Ein verborgenes Leben

Kino aktuell

Ein verborgenes Leben

In einem dreistündigen Epos erzählt Regisseur Terrence Malick die Geschichte Franz Jägerstätters, der 1943 wegen Wehrkraftzersetzung hingerichtet wurde. Von Nicolai Hagedorn

Regie: Terrence Malick; mit August Diehl, Valerie Pachner; USA/Deutschland 2019 (Pandora); 173 Minuten; seit 30.1. im Kino

 

Franz Jägerstätters Geschichte ist tatsächlich eine außergewöhnliche. Der österreichische Bauer verweigerte den Wehrdienst unter den Nazis aus religiösen Gründen und wurde 1943 wegen Wehrkraftzersetzung hingerichtet. Es gibt sicher tausend Wege, daraus einen fesselnden Spielfilm zu machen. Jägerstätters Leben könnte kaum dramatischer sein, und seine Biografie enthält manchen Bruch, dem nachzugehen sich lohnte: das Aufwachsen als uneheliches Kind armer Leute im erzkonservativen Oberösterreich, Adoption durch seinen Stiefvater, seine Zweifel am Glauben oder sein Verhältnis zu seinem vierten, ebenfalls unehelichen Kind. Auch drängt der Stoff Fragen nach dem Politischen im Religiösen auf, etwa inwiefern Jägerstätters frömmelnder Widerstand tatsächlich antifaschistisch war.

Terrence Malick schafft es statt dessen, ein dreistündiges Epos der Langeweile zu drehen, das so penetrant sich und den Regisseur abfeiert – in ewigen Kamerafahrten über Berge und Flüsse, im bis zum Abkotzen durchexerzierten »Familie, Natur, religiöser Spiritualität (gut) verschwinden in der Naturkatastrophe Nationalsozialismus (böse)« –, dass einem der wackere Widerständler leid tun kann, der als Held für eine solche Selbstinszenierung herhalten muss. Es ist schon erstaunlich, wie wenig sich der amerikanische Bildmagier für seinen Protagonisten interessiert.
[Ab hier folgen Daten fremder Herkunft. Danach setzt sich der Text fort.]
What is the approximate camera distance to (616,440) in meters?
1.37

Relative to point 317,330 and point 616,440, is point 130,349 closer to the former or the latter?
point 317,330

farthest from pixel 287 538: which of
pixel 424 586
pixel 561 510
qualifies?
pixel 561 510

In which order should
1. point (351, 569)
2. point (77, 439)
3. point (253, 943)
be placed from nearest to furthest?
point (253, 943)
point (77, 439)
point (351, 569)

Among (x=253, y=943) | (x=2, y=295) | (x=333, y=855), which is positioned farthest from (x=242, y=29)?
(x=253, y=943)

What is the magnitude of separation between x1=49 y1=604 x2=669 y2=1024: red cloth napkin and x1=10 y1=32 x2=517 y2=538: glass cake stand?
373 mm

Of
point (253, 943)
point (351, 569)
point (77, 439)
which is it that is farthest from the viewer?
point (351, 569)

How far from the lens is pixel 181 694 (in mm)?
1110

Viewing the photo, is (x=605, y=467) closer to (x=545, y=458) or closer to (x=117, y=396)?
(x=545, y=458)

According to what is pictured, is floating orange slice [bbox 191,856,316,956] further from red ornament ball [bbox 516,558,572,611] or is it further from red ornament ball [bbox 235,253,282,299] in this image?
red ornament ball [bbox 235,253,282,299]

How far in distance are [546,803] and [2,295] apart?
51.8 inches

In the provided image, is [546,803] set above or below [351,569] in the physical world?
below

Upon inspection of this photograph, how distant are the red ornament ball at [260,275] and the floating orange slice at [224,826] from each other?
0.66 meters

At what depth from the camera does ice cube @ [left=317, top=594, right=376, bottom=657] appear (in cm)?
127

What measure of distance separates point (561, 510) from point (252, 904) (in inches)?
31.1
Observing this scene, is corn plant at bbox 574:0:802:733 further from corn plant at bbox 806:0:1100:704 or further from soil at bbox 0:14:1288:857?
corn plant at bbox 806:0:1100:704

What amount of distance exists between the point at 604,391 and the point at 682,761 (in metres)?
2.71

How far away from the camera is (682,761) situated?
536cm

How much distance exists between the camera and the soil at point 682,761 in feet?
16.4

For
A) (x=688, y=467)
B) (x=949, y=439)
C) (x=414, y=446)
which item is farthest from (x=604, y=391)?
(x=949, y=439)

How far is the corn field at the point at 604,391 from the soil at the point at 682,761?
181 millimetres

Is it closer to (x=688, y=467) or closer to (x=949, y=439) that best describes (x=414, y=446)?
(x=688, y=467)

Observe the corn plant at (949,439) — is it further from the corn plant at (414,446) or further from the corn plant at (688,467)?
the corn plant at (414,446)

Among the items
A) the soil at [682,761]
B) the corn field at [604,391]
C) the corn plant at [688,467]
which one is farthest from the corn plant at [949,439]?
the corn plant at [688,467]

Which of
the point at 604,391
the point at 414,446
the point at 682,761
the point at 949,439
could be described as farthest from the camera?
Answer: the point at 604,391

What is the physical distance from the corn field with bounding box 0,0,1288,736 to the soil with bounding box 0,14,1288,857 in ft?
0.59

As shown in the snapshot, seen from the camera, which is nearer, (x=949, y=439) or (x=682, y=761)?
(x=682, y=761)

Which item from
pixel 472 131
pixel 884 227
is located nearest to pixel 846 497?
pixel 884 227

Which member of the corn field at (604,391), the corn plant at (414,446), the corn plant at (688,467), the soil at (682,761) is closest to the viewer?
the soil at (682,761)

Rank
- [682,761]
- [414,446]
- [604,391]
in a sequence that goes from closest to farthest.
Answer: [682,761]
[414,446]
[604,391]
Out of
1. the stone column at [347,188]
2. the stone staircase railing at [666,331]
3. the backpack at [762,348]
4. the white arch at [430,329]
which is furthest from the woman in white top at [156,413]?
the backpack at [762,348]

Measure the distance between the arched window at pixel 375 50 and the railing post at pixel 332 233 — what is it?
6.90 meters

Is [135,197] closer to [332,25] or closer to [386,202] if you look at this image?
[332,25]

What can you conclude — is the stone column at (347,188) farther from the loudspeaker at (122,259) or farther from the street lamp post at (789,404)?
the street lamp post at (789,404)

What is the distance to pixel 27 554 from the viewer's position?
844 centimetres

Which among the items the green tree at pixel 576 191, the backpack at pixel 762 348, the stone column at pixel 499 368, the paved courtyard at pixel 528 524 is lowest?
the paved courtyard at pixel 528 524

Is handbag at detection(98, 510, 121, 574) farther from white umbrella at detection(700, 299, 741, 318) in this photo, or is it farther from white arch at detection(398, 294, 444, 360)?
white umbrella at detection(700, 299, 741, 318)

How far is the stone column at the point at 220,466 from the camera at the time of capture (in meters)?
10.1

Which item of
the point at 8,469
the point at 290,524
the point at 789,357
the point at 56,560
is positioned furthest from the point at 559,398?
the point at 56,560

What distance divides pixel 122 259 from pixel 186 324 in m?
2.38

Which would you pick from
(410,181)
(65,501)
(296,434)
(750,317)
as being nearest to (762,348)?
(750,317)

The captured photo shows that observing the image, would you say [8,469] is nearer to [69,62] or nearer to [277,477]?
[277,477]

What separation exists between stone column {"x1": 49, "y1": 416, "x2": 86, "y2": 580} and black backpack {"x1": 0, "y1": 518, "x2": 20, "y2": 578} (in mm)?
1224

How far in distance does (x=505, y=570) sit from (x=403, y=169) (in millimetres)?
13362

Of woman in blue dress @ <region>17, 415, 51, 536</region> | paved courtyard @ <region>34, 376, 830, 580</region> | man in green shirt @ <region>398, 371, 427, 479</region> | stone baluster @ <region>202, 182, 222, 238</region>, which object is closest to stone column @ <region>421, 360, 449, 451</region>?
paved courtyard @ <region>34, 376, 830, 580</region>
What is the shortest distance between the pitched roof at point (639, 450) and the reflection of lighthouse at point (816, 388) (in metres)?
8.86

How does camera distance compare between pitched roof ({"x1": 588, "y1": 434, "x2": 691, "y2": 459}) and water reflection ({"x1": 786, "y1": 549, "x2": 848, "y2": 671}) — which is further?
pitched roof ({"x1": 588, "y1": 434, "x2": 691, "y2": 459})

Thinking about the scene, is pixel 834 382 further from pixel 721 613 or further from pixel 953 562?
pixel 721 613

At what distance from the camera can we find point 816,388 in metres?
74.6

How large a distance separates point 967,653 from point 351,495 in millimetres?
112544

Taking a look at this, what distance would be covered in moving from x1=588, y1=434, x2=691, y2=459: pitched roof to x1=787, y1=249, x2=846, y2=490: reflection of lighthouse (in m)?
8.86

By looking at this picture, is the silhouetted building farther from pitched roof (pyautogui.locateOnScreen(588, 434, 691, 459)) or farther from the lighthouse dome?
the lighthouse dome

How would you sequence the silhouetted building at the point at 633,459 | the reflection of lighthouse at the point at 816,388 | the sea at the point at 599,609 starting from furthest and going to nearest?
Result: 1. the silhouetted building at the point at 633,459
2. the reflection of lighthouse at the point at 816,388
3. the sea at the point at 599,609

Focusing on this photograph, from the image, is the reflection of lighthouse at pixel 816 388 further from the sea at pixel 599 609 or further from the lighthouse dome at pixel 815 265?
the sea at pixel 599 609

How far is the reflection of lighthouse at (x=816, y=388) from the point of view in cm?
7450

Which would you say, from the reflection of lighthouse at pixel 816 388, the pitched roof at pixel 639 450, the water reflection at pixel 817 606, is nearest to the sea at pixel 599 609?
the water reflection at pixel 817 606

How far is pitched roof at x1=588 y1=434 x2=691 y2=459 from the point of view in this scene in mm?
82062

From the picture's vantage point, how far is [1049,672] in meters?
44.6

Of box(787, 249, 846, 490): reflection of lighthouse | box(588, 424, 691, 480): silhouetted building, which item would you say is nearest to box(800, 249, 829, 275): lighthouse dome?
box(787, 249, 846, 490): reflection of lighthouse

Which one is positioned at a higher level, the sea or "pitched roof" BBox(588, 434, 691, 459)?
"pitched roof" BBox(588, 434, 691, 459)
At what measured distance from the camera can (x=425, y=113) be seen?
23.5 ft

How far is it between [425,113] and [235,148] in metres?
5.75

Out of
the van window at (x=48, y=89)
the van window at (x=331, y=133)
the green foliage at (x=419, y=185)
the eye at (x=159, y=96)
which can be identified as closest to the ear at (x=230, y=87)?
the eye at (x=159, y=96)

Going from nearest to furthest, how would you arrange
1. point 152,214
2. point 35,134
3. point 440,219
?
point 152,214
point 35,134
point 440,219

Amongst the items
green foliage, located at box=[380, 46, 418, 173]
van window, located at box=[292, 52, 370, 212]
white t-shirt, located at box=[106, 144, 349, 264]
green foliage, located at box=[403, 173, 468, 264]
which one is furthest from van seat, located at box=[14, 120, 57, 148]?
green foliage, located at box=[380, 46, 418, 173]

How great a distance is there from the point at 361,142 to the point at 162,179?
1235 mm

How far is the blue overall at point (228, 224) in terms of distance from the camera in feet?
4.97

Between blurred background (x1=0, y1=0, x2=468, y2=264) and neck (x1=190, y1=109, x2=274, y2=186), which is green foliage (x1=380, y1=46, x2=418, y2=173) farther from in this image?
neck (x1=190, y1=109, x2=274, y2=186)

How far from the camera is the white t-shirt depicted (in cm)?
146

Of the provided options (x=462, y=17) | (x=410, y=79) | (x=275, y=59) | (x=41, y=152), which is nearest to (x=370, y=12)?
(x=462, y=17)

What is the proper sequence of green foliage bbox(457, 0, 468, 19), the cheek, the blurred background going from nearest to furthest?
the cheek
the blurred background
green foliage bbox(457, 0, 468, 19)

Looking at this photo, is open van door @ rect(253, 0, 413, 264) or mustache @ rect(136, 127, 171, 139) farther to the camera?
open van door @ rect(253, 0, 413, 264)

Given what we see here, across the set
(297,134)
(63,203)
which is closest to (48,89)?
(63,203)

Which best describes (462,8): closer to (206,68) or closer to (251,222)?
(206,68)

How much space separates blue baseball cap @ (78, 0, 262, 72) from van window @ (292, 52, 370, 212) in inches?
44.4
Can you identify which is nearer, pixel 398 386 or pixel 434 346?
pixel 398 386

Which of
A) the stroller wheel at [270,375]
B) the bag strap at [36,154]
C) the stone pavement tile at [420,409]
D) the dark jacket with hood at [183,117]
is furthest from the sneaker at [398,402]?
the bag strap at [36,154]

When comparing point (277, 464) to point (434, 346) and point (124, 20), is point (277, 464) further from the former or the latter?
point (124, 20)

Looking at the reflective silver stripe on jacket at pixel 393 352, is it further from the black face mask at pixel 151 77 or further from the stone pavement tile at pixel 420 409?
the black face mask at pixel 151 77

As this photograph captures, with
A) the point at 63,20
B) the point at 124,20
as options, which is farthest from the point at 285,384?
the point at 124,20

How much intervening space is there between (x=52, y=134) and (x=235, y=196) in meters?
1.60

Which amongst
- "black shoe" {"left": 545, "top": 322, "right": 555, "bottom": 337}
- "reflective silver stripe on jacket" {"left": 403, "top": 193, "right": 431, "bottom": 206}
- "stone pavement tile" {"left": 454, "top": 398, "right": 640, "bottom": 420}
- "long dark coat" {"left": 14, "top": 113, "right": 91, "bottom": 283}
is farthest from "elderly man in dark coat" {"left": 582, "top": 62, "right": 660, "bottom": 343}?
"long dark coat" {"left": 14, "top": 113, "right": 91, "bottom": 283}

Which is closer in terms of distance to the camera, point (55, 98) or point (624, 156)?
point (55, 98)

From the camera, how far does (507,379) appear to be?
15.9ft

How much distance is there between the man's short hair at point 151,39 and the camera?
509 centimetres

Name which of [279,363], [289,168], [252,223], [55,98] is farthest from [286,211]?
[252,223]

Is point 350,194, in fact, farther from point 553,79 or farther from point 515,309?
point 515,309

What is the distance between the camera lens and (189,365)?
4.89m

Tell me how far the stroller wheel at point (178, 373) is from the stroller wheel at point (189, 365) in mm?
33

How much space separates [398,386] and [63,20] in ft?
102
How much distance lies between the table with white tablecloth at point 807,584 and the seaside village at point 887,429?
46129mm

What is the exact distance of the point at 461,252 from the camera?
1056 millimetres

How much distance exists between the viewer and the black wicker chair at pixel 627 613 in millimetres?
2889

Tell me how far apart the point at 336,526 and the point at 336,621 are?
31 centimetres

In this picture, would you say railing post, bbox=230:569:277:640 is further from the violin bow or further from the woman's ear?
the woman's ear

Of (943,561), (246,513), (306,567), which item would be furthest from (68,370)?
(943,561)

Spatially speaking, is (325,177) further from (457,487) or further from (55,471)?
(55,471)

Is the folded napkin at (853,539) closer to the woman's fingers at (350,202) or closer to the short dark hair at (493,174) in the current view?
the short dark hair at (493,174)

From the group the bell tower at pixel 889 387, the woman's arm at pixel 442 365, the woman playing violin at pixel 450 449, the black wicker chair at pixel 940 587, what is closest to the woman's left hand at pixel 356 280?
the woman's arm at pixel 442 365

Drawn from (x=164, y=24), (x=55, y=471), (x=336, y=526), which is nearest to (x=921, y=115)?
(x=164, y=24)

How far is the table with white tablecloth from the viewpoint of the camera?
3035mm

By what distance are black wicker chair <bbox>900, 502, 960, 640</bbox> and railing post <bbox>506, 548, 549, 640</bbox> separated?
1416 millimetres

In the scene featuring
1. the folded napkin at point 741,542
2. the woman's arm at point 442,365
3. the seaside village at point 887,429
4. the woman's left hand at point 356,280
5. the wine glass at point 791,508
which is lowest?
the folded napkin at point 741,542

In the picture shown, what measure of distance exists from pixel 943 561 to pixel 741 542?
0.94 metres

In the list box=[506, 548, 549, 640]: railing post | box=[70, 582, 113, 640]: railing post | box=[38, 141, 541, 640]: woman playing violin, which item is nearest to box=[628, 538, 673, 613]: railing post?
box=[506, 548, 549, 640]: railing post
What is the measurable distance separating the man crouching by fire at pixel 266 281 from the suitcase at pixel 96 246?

Er streift nur vage einige Punkte der Biografie, erfindet irrelevante Nebenfiguren wie einen agitatorischen Bürgermeister und einen charismatischen Anwalt genauso wie Jägerstätters Weigerung, einen Eid auf Hitler oder Sanitätsdienst zu leisten.

Obwohl Malick nicht in der Lage ist, eine Geschichte vernünftig zu erzählen, gelingt ihm – man hätte es kaum mehr für möglich gehalten – mit der Inszenierung der letzten Minuten in Jägerstätters Leben eine Sequenz, die die Kälte und Nacktheit der Gewalt einer Hinrichtung so eindringlich darstellt, wie man es zuvor selten gesehen hat. Der Rest ist das Malick-übliche Versinken in Naturromantik und ewiger Redundanz: eine epische Meditation in Gottesfürchtigkeit versus das Böse in der Welt. Die Geschichte ist in Malicks immergleicher Kontemplation austauschbar.